After working at Jumia as its former Managing Director of the Nigeria office and Founding CEO of the Ivory Coast office, Fatuma Baa veteran of the African tech space, announced that her firm Janngo Capital raised a fund of €60 million (~$63 million) in 2019. The firm, wants to “invest 50% of its revenue in companies founded, co-founded or benefiting women”, received €15m from the European Investment Bank (EIB) as a lead investor and plans to close the fund next year.
While things didn’t go as planned, the just-announced first fund close is notable: received €10.5 million from other major investors, the African Development Bank Group (AfDB) and Boost Africa last December. Subsequently, other limited partners such as Proparco, Burda Principal Investments (BPI), Muller Medien and a former partner of KKR joined, reducing the total capital commitments by €34 million.
The firm said in a statement that its “Janngo Capital Startup Fund plans to invest in startups that enable Africans to improve their access to basic goods and services and African SMEs to improve their access to market and capital – and to create sustainable jobs at scale, with a focus on women and youth.”
per reports, women are better entrepreneurs than men – about 58% of Africa’s self-employed population are women and they contribute about 13% of the continent’s GDP). However, they face a significant funding shortfall of around $42 billion, and last year only received female founders less than 1% of the nearly $5 billion raised by African startups.
Janngo Capital is one of the few female-founded, owned and led venture capital and private equity firms that see a clear investment opportunity in closing the gender funding gap in Africa by making long-term commitments to support startups founded and led by women. Other funds with identical plays include FirstCheck Africa and Alitheia Capital; AfDB and EIB are limited partners in the latter.
The four-year-old venture capital firm doesn’t just invest in teams founded and led by women, however. While it plans to invest up to 50% of our new fund in startups founded, co-founded or benefiting women, it follows a “gender-equality” approach, Bâ, the firm’s founder and executive chairman, told TechCrunch – the fund’s current portfolio is 56 % founded and led by women. According to her, being a woman-founded, woman-owned and woman-led fund manager means that “gender equality is both a moral and a business case, as the $42 billion funding gap for women entrepreneurs in Africa generates GDP of missed opportunities of $300 billion wise.”
The fund’s thesis is evident in some of the startups it backs. So far, Janngo Capital has invested in 11 startups in Africa, including Sabi, a growth-stage B2B e-commerce platform Sabers with a female executive director. Other startups, including fintech Expensya and Ivorian online freight marketplace Jexport, have male founders.
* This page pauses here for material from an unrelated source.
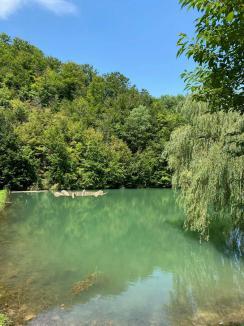 Protecţie pentru o minune a naturii din Bihor: Consiliul Judeţean începe demersurile ca izvorul pietrifiant descoperit în judeţ să fie ocrotit (FOTO)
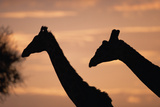 Masai Giraffes, Female and Male, against Morning Sky Photographic Print by Momatiuk - Eastcott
Bâ explained that the fund, which aims for 15-30% ownership, is designed to support 25 companies over their lifetime. “The earlier we invest, the more likely it will be our property as we normally plan to continue,” she said. Janngo Capital invests from angel funding to late stage VC/PE. From the idea to the preliminary phase, it offers between €50,000 and €150,000; for seed or pre-series A, the female-founded firm is cutting checks between €150,000 and €1.5 million. Meanwhile, growth-stage startups seeking Series A to Series B investment can receive €1.5 million to €5 million from the firm.
Like most funds of this size, reducing ticket sizes in this range, Janngo Capital is sector agnostic. But it pays particular attention to innovation in Francophone and English-speaking Africa, which is found in sectors such as healthcare, logistics, fintech services, retail, food and agriculture, and mobility. Pan-African firms of similar size that have reached the first close of their various funds in recent months include Launch Africa, Oui Capital, Platform Ventures, Micro traction and Google African Investment Fund.
Asked when Django hopes to reach the final, Bâ stressed, “it’s not market standard to announce final closing dates, so we don’t plan to go public about it; however, it is realistic to aim for 2023.”